Prediction of oral cancer recurrence using dynamic Bayesian networks.

We propose a methodology for predicting oral cancer recurrence using Dynamic Bayesian Networks. The methodology takes into consideration time series gene expression data collected at the follow-up study of patients that had or had not suffered a disease relapse. Based on that knowledge, our aim is to infer the corresponding dynamic Bayesian networks and subsequently conjecture about the causal relationships among genes within the same time-slice and between consecutive time-slices. Moreover, the proposed methodology aims to (i) assess the prognosis of patients regarding oral cancer recurrence and at the same time, (ii) provide important information about the underlying biological processes of the disease.

A Bayesian Network-based approach for discovering oral cancer candidate biomarkers.

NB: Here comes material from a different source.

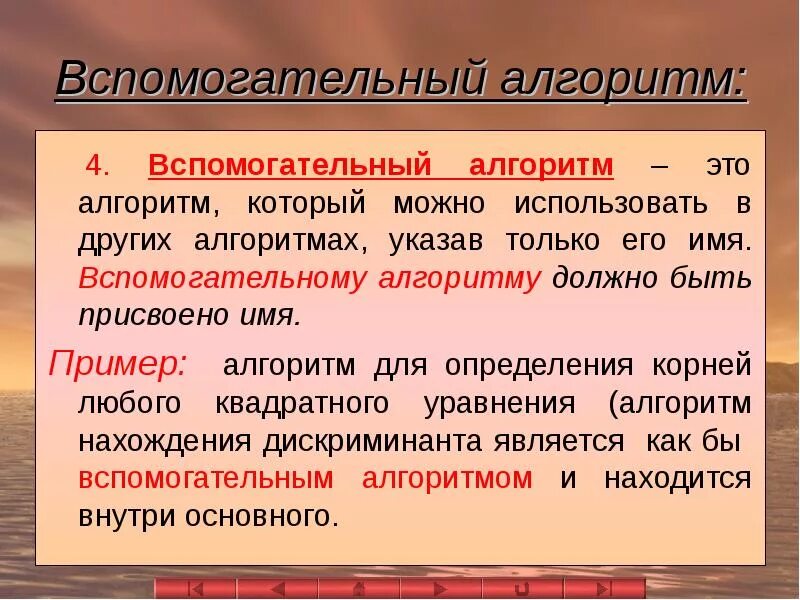 Вспомогательный алгоритм:

4. Вспомогательный алгоритм – это алгоритм, который можно использовать в других алгоритмах, указав только его имя. Вспомогательному алгоритму должно быть присвоено имя.

Пример: алгоритм для определения корней любого квадратного уравнения (алгоритм нахождения дискриминанта является как бы вспомогательным алгоритмом и находится внутри основного.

Oral cancer can arise in the head and neck region. Due to the aggressive nature of the disease, which often leads to poor prognosis, Oral Squamous Cell Carcinoma (OSCC) constitutes the 8(th) most common neoplasms in humans. In the present work we formulate gene interaction network from oral cancer genomic data using Dynamic Bayesian Networks (DBNs). Four modules were extracted after applying a clustering technique to the network. We consequently explore them by applying topological and functional analysis methods in order to identify significant network nodes. Our analysis revealed that these important nodes may correspond to candidate biomarkers of the disease.